#### Instructions to follow:
Quote the passage about the Boston molasses tank word for word, from "The Hugh Nawn" to "elevated railroad tracks.".

For USIA to get its fair share of this booming trade, Arthur P. Jell needed to finish the molasses tank on the Boston waterfront no later than the final day of 1915.

On September 24, 1915, after months of haggling, Jell had signed a twenty-year lease with Boston Elevated to rent the seventeen-thousand-square-foot waterfront parcel at 539 Commercial Street, sandwiched between the North End residential neighborhood and the inner harbor, for an annual fee of $5,000. The lease was to commence on November 1. “We are extremely anxious to have the work proceed as rapidly as possible and are quite willing to pay any additional expenses there may be in pushing the work forward so that the tank can be completed promptly,” Jell wrote to Hammond on October 1, 1915. Then on October 19: “We confirm the understanding whereby you are to furnish sufficient men to complete the tank by December 15th and we agree to pay … any additional expenses which may be necessary in order to hurry the work as much as possible.”

The Hugh Nawn Construction Company began work on the three-foot thick concrete foundation during the first week of November, and Hammond Iron Works shipped the steel plates to Boston around the first of December. When Hammond suggested that it might lose some time applying for proper permits from the Boston Building Department, Jell wrote back promptly: “You apparently did not understand that we had arranged so that it would not be necessary for your foreman to take out a permit in Boston, as the contractors who are building the foundation will allow us to erect the tank under their permit.” The building department considered the tank a “receptacle” and not a “building,” so the permit for the foundation was all that the city required.

Before the flood, the molasses tank towered over adjacent structures and the elevated railroad tracks.

(The Bostonian Society/Old State House)

With his deadline approaching like a locomotive, Jell made an executive decision in late December. The contract with Hammond called for the fifty-foot-high tank to be tested for leaks upon its completion by filling it with water. Jell knew that the amount of water he would need to fill the tank would be so vast that he would have to tap into the municipal water supply, an expense he refused to authorize. Jell also knew it would have taken many days, perhaps weeks, to fill the tank. It was time he did not have. Instead, Jell ordered crews to run only six inches of water into the tank, enough to raise the water level above the first angle joint at the base of the structure. When no leaks occurred, Jell pronounced the tank sturdy, sound, and ready to use.

On December 29, 1915, two days before the Cuba Distilling Company molasses steamer arrived with seven hundred thousand gallons of molasses to off-load, Hammond Iron Works posted a letter to Jell along with a final invoice for the tank. “… In order to include it in this year’s business, and even if the tank is not, technically speaking, completely finished by December 31, we trust it will be satisfactory that our invoice is rendered under this date.”

Two mornings later, the huge tanker arrived in Boston and disgorged her molasses cargo smoothly, filling the tank to a level of about thirteen feet.

Nearly a year of frustration had ended. Arthur Jell had met his impossible deadline and USIA was in business on the Boston waterfront.

#### Data provided:
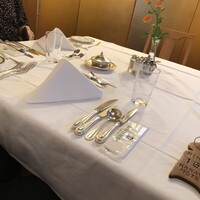 日光金谷ホテル -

#### Answer box:
The Hugh Nawn Construction Company began work on the three-foot thick concrete foundation during the first week of November, and Hammond Iron Works shipped the steel plates to Boston around the first of December. When Hammond suggested that it might lose some time applying for proper permits from the Boston Building Department, Jell wrote back promptly: “You apparently did not understand that we had arranged so that it would not be necessary for your foreman to take out a permit in Boston, as the contractors who are building the foundation will allow us to erect the tank under their permit.” The building department considered the tank a “receptacle” and not a “building,” so the permit for the foundation was all that the city required.

Before the flood, the molasses tank towered over adjacent structures and the elevated railroad tracks.